China’s property debt crisis is showing new signs of trouble after entering its fourth year, with one of the country’s major state-backed developers under scrutiny by investors.
Some of China’s largest insurers are sounding an alarm over the debt risks of China Vanke Co (萬科), according to people familiar with the matter, as shares and bonds of the major developer hit record lows on repayment concerns.
At least two Beijing-based insurers that farm out annuity investments late last week told their external portfolio managers to closely monitor Vanke’s credit risks, the people said.
Photo: Bloomberg
One life insurer also told its pension managers to curb exposure, they said.

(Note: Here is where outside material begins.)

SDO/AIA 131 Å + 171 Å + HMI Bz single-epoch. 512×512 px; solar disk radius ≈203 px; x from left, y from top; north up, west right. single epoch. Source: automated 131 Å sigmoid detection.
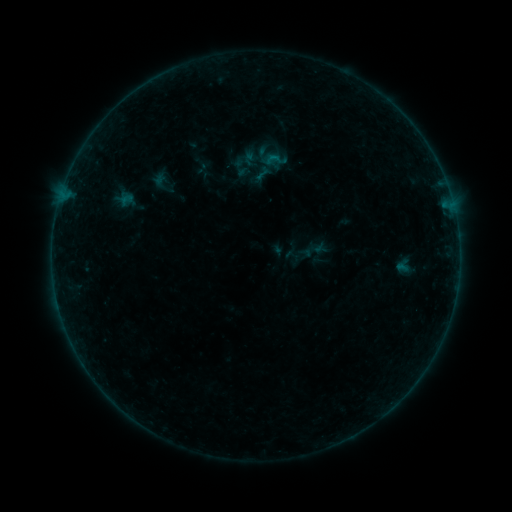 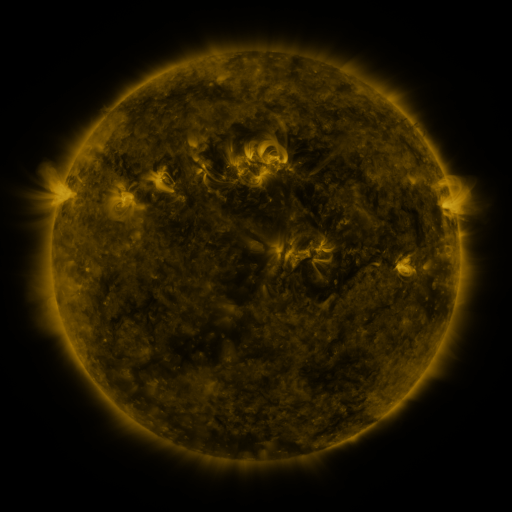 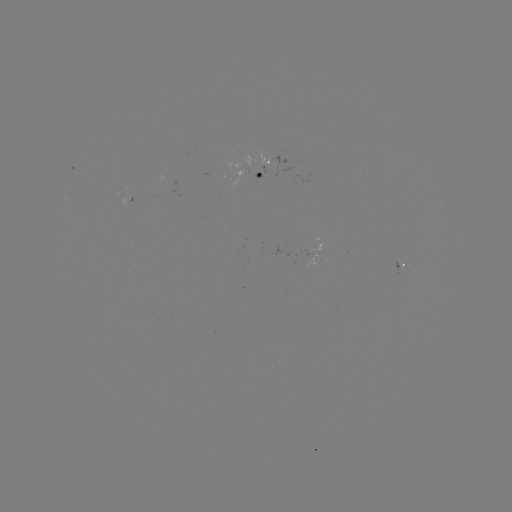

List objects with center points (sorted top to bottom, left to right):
sigmoid: (276, 160)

Vanke, China’s second-biggest developer by sales, has begun a new round of negotiations with several state insurers in the past few days to extend maturities of some private borrowings, the people said.
No deal has been reached.
In response to queries from Bloomberg, Vanke yesterday said that it has prepared funds to repay its 5.35 percent dollar bond due on Monday next week and that the payment is being arranged orderly.

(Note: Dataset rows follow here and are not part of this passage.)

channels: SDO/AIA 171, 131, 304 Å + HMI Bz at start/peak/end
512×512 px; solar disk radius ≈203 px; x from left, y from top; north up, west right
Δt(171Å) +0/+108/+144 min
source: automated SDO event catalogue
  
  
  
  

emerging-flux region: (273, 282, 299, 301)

The warnings about Vanke’s risks are particularly worrisome and threaten to elevate the sector’s debt woes to the next level because the company is seen as a bellwether for Beijing’s support for major developers with strong ties to the state.
The company is also one of China’s few remaining and surviving investment-grade builders, following a record wave of defaults that engulfed mostly private-sector builders, including former industry giants Country Garden Holdings Co (碧桂園) and China Evergrande Group (恆大集團).
The growing concerns about Vanke also come at an inconvenient time for authorities as the nation began its seven-day annual parliamentary sessions yesterday, with key policy topics from the housing crisis to local-government debt in focus.
Authorities pledged to refine real-estate policies to provide stronger support for the ailing sector, including treating developers equally regardless of their ownership.
“It is no surprise that Vanke is in trouble today,” Beijing Shengao Fund Management Co (深高基金管理) chief investment officer Li Kai (李凱) said. “Domestic real-estate sales have been so poor that it is difficult for companies to hang on, and the market has not seen strong visible support from local governments.”
Vanke had about 1.7 trillion yuan (US$236 billion) of assets and 1.3 trillion yuan of total liabilities as of the middle of last year, its interim report showed.
The builder on Friday last week said that it planned to raise about 1.16 billion yuan in an infrastructure REIT that would list in Shenzhen.